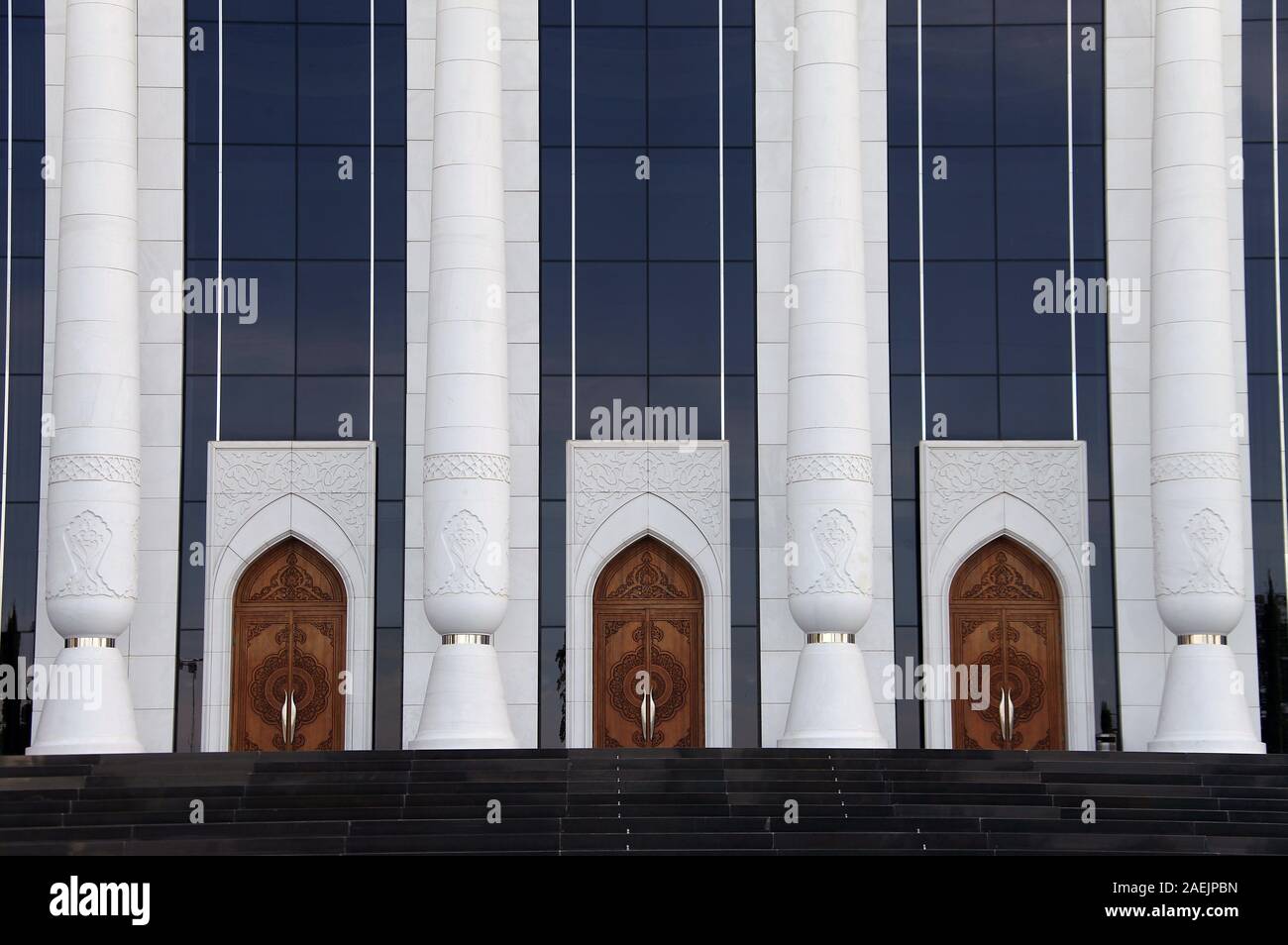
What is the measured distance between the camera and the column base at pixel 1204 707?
29.1 m

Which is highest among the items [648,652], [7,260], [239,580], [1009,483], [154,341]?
[7,260]

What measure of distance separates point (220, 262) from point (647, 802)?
13.8 metres

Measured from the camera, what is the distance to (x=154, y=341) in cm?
3241

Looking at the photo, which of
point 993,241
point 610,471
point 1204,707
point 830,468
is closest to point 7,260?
point 610,471

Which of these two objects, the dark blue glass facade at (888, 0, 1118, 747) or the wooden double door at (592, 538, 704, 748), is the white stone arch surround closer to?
the dark blue glass facade at (888, 0, 1118, 747)

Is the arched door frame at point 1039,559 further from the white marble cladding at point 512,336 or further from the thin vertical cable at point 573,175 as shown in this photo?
the white marble cladding at point 512,336

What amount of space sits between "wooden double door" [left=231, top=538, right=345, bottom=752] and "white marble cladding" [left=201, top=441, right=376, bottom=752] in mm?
225

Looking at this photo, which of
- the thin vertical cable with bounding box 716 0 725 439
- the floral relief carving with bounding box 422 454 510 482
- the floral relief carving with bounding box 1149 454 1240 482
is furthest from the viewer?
the thin vertical cable with bounding box 716 0 725 439

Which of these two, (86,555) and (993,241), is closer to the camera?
(86,555)

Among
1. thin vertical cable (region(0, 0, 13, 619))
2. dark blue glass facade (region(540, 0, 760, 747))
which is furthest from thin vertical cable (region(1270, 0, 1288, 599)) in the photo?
thin vertical cable (region(0, 0, 13, 619))

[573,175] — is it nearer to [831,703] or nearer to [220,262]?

**TASK DIRECTIONS:** Can you reproduce the lines above, changing every "wooden double door" to "wooden entrance door" and leaving the pictures out, with nothing else altered?

**TASK OUTPUT:**
What is the measured distance between the camera and the column base at pixel 1204 707?
29.1 m

Which is highest among the items [648,652], [7,260], [239,580], [1009,483], [154,341]?
[7,260]

What measure of distance separates point (220, 262) from point (647, 802)?
13.8 metres

Measured from the camera, what is the distance to (x=154, y=341) in cm?
3241

Looking at the photo, which of
point 993,241
point 610,471
point 1204,707
point 830,468
is closest to point 7,260?
point 610,471

Which of these two objects, the dark blue glass facade at (888, 0, 1118, 747) or the wooden entrance door at (592, 538, 704, 748), is the white stone arch surround closer to?
the dark blue glass facade at (888, 0, 1118, 747)

Is the arched door frame at point 1039,559 further from the white marble cladding at point 512,336 or further from the thin vertical cable at point 573,175 as shown in this photo?
the white marble cladding at point 512,336

What amount of space sits between "wooden entrance door" [left=231, top=538, right=345, bottom=752] and "white marble cladding" [left=201, top=441, right=376, bottom=752] in mm?
225

Looking at this photo, which of
- the thin vertical cable with bounding box 716 0 725 439
- the floral relief carving with bounding box 422 454 510 482
- the floral relief carving with bounding box 1149 454 1240 482
is furthest from the viewer?
the thin vertical cable with bounding box 716 0 725 439

Which of these two, (86,555) and (993,241), is closer to the camera?
(86,555)

Among
1. thin vertical cable (region(0, 0, 13, 619))
2. dark blue glass facade (region(540, 0, 760, 747))
which is furthest from thin vertical cable (region(1270, 0, 1288, 599)) in the photo?
thin vertical cable (region(0, 0, 13, 619))

[573,175] — is it nearer to [831,703] or nearer to [220,262]?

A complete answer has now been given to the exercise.